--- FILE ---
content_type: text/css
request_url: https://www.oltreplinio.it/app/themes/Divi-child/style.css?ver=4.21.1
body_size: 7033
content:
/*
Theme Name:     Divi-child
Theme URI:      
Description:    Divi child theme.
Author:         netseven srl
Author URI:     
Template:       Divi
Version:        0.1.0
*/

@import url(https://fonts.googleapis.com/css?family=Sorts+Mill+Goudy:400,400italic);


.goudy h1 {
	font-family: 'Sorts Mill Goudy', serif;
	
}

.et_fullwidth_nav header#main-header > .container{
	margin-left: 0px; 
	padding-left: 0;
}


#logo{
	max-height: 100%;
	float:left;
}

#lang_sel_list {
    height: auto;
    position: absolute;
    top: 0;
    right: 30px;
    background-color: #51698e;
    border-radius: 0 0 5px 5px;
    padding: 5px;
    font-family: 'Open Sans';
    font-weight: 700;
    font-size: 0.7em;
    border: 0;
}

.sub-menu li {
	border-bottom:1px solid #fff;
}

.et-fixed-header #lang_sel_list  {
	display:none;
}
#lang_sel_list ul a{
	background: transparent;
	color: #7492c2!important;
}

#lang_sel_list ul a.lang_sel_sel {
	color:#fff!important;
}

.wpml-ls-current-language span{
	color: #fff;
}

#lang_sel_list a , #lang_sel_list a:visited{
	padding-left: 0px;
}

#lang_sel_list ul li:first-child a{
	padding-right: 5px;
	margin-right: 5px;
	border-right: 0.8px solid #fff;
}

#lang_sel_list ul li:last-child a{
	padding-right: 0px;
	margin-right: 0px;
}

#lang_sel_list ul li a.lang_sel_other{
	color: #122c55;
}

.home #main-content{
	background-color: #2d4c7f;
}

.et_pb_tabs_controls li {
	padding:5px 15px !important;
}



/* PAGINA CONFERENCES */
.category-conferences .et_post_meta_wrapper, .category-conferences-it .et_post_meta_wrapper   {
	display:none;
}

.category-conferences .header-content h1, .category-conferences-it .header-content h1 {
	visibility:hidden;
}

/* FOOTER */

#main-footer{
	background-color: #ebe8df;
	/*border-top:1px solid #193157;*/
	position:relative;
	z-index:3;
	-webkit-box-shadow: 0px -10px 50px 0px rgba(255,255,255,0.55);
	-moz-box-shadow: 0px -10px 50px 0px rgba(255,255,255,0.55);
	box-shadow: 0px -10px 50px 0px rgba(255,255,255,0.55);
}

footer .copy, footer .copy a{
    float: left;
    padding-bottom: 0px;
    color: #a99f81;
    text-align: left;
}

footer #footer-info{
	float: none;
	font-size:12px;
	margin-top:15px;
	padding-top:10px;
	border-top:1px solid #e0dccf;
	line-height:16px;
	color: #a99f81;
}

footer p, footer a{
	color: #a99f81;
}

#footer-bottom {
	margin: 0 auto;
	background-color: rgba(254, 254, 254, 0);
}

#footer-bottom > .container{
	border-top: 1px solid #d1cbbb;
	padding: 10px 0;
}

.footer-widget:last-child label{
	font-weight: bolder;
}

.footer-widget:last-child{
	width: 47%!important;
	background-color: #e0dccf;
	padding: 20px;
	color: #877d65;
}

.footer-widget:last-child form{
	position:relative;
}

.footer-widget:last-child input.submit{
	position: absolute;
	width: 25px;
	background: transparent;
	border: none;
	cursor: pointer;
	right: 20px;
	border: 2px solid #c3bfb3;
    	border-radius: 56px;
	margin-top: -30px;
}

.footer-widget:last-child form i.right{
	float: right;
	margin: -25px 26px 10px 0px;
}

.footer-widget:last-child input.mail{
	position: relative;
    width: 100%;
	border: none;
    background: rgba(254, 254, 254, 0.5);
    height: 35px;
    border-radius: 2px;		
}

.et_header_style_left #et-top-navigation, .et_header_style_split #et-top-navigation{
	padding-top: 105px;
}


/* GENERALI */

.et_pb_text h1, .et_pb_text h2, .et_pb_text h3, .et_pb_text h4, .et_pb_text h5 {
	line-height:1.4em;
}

- [WORK TO COMPLETE] Write out the listing exactly from its first line to the line containing "margin-left: 0px;". Both of those lines belong in the answer.

- [WRITTEN ANSWER]
--- FILE ---
content_type: text/css
request_url: https://www.oltreplinio.it/app/themes/Divi-child/style.css?ver=4.21.1
body_size: 7033
content:
/*
Theme Name:     Divi-child
Theme URI:      
Description:    Divi child theme.
Author:         netseven srl
Author URI:     
Template:       Divi
Version:        0.1.0
*/

@import url(https://fonts.googleapis.com/css?family=Sorts+Mill+Goudy:400,400italic);


.goudy h1 {
	font-family: 'Sorts Mill Goudy', serif;
	
}

.et_fullwidth_nav header#main-header > .container{
	margin-left: 0px; 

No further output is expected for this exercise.